Task list -
1: Write out the article on the Indo-US nuclear deal from "The Indo-US nuclear" to "for civilian applications." word for word.
2: Rewrite the records from the line with "What is the distance" to the line with "16.9 meters", changing "camera" to "viewer" and leaving everything else the same; return only those lines.

The Indo-US nuclear deal was flawed from the start

October 19, 2007

India’s communists are these days being blamed for the failure of the implementation or “operationalizing” of the 123 Agreement that would give India access to nuclear fuel and reactor technology for civilian applications.

First, the positive side of the agreement. Although India is not a signatory of the Nuclear Non-Proliferation Treaty (NPT), under the 123 Agreement it would get access to nuclear fuel for civilian reactors, even as it maintain a nuclear arsenal. There is a section of opinion that believes that the NPT itself is iniquitous as it perpetuates the dominance in the nuclear weapons area of countries that tested nuclear weapons before 1967.

Dataset records -
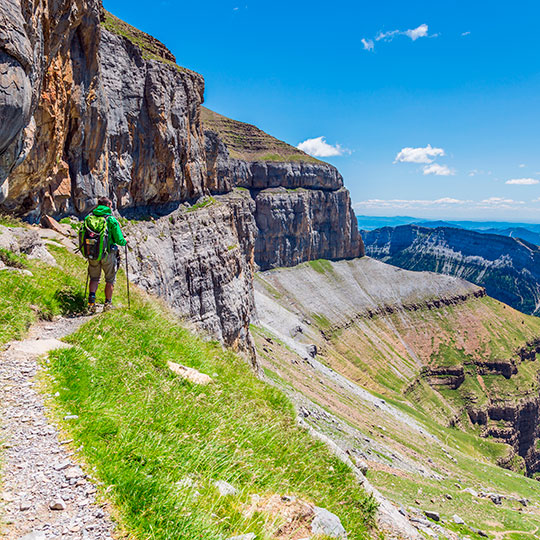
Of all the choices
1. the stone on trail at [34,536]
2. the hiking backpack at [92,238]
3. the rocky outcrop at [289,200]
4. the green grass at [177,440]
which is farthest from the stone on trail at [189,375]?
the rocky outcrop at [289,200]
* * *
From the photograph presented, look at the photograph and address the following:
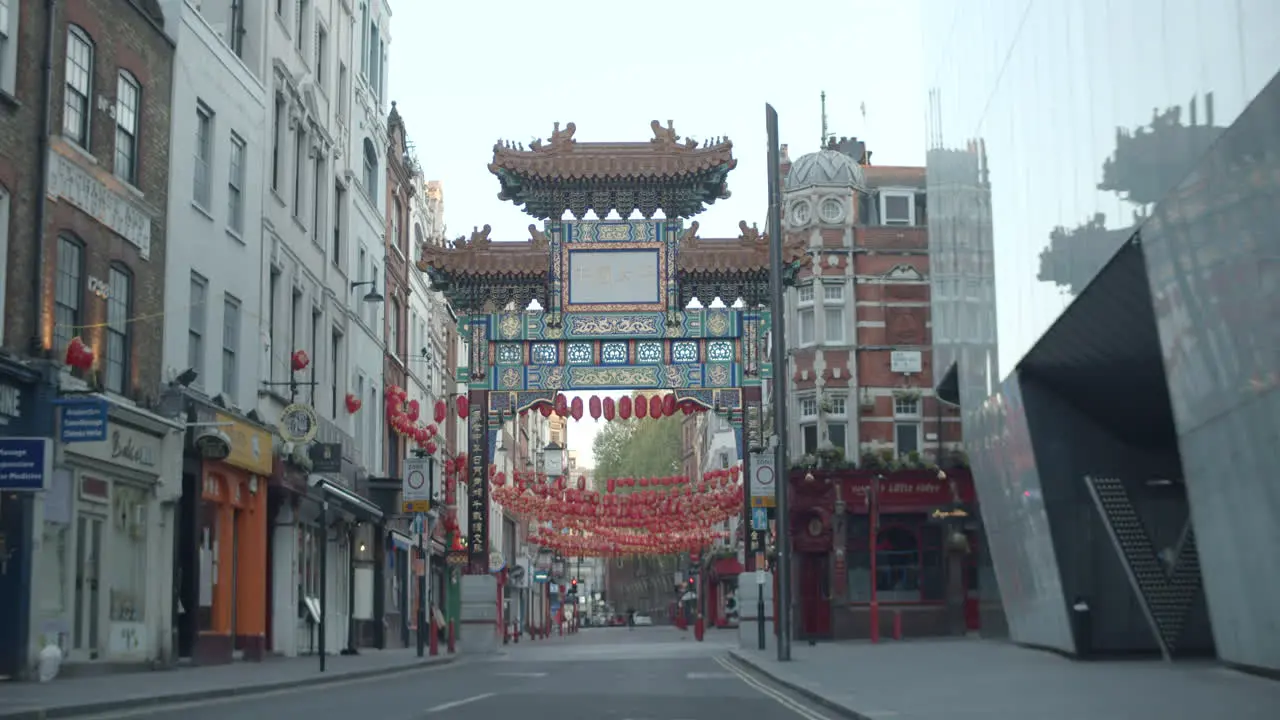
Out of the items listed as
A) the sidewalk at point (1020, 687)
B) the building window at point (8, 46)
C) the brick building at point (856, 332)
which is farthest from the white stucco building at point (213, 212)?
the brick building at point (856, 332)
--
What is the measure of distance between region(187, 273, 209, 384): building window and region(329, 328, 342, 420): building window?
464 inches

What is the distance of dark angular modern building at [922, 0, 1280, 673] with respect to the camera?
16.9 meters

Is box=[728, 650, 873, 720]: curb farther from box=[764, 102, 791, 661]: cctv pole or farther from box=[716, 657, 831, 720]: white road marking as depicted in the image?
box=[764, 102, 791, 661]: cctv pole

Per-task answers -
1:
The Indo-US nuclear deal was flawed from the start

October 19, 2007

India’s communists are these days being blamed for the failure of the implementation or “operationalizing” of the 123 Agreement that would give India access to nuclear fuel and reactor technology for civilian applications.

2:
What is the distance of dark angular modern building at [922, 0, 1280, 673] with respect to the viewer?
16.9 meters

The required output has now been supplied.